I am too in love with someone that I have been only focusing on that person. I didn’t focus on anything else; my life was just deeply wrapped around him to the point where his name was the only thing on my mind. I really don’t want to go into detail about it, but it was just ridiculous to the point where I didn’t care if I went to bed around 4am – all I wanted to do is to talk to him. I wanted to be with him during every waking moment of my life, without realizing the many things I had to do for myself, and most importantly, for my family.
I’ve been blinded by the mistakes I have been until now. And I want to change that. I can’t break up with him, I’m still too in love, but I feel that my love for him is dwindling. Not because of this realization, but because of the things that he does that make me upset. I am a sensitive person and so when he’s harsh to me, I suppose I have to “fight” back since I’m a huge believer of the Golden Rule. I am a bit crazy in what I do, but I have to intention to harm anything or anyone… maybe myself. But that’s it.

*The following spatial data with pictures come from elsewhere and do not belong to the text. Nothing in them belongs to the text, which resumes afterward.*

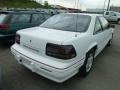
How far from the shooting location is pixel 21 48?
3.60 metres

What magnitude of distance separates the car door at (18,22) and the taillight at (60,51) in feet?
11.2

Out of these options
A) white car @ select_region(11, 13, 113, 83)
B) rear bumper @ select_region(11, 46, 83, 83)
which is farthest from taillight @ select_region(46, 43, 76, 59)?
rear bumper @ select_region(11, 46, 83, 83)

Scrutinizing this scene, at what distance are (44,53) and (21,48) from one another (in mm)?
770

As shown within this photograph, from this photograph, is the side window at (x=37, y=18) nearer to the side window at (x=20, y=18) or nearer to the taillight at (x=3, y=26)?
the side window at (x=20, y=18)

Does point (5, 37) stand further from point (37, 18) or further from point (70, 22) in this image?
point (70, 22)

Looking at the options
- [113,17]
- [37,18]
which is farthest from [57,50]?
[113,17]

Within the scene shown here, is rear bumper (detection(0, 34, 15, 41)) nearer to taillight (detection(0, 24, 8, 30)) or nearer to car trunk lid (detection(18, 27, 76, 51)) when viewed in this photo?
taillight (detection(0, 24, 8, 30))

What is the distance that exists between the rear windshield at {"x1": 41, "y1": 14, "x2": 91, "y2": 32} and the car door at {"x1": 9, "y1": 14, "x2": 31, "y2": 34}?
2151mm

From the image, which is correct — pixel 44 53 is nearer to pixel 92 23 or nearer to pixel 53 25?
pixel 53 25

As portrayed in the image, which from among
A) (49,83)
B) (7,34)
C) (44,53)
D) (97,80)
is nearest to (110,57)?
(97,80)

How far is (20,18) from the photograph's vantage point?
6.40 meters

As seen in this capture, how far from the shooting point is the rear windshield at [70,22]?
12.6 feet

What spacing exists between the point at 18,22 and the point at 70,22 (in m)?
2.91

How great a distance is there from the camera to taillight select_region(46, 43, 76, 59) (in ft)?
9.59
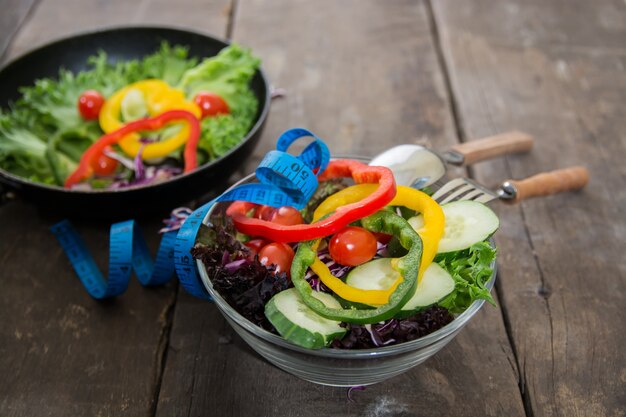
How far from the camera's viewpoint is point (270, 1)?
11.2 ft

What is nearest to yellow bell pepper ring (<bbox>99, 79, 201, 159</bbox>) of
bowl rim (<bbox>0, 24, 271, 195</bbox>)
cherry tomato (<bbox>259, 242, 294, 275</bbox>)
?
bowl rim (<bbox>0, 24, 271, 195</bbox>)

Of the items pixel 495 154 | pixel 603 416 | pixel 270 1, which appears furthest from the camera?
pixel 270 1

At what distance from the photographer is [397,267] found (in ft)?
4.48

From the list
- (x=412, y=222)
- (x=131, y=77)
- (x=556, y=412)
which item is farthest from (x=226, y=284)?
(x=131, y=77)

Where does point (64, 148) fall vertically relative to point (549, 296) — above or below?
above

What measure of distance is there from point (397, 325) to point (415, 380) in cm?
29

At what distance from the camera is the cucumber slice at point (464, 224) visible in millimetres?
1494

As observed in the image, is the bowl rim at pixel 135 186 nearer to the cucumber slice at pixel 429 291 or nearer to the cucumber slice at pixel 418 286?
the cucumber slice at pixel 418 286

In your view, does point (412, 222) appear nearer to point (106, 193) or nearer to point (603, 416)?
point (603, 416)

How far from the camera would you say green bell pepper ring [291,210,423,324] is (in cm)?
129

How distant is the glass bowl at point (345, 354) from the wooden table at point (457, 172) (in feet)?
0.61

I know I can’t beneficially change someone in a day, but I feel like there is absolutely no progress. It’s all just a matter of time when I’m gone and still, it has been that same habitual routine that he’s been doing all along. I hope he figures it out. Only I can hope. But I’m kind of giving up now. This is just so depressing that I’ve realized the many things I’ve neglected because of him. It’s my fault for even saying anything in the first place. I should have kept my mouth shut, but this has been one of the best and worst things that has happened to me. I just don’t know where to turn to for help.
I know I’m not going to completely loose myself in this relationship, but it seems that I already have. His mom didn’t allow him to watch the Simpsons when he was younger. But one value lesson I’ve learned from that “forbidden” yet, so thought-provoking show, is that “Love can make you do crazy things.” I had to learn that the hard way.
And evidently, Homer Simpson was true.
Today didn’t help either. I went to Philly to get my passport and the aroma was, for the most part, depressing. The notion was very unwelcoming. And to top it all off, I started to cry at the Ruby Buffet where my family and I went after we went to the passport agency. I’m not going to describe why I cried, but my mom started to laugh. She laughed at me while I cried. This is one of the sole reasons why I hate to cry in public. You get all this unwanted attention from other people, they start wondering what the fuck is up with you crying at a public place, and they keep on looking at you. Some laugh some ask you what’s wrong. The ones who ask “What’s wrong?” makes me cry even more because I feel so overwhelmed by the public attention I’m receiving. It sucks. And the person who laughed was supposed to be the lady in your life whom you could call your mom with love. Now I know to run to the bathroom when something like this happens again. If only people would stop looking at you while you rush to the bathroom without looking like a complete wacko.
Thankfully, there was the occasional helpful person that smiled made me feel much better. When people smile, it makes the world brighter. Hope people could learn from that.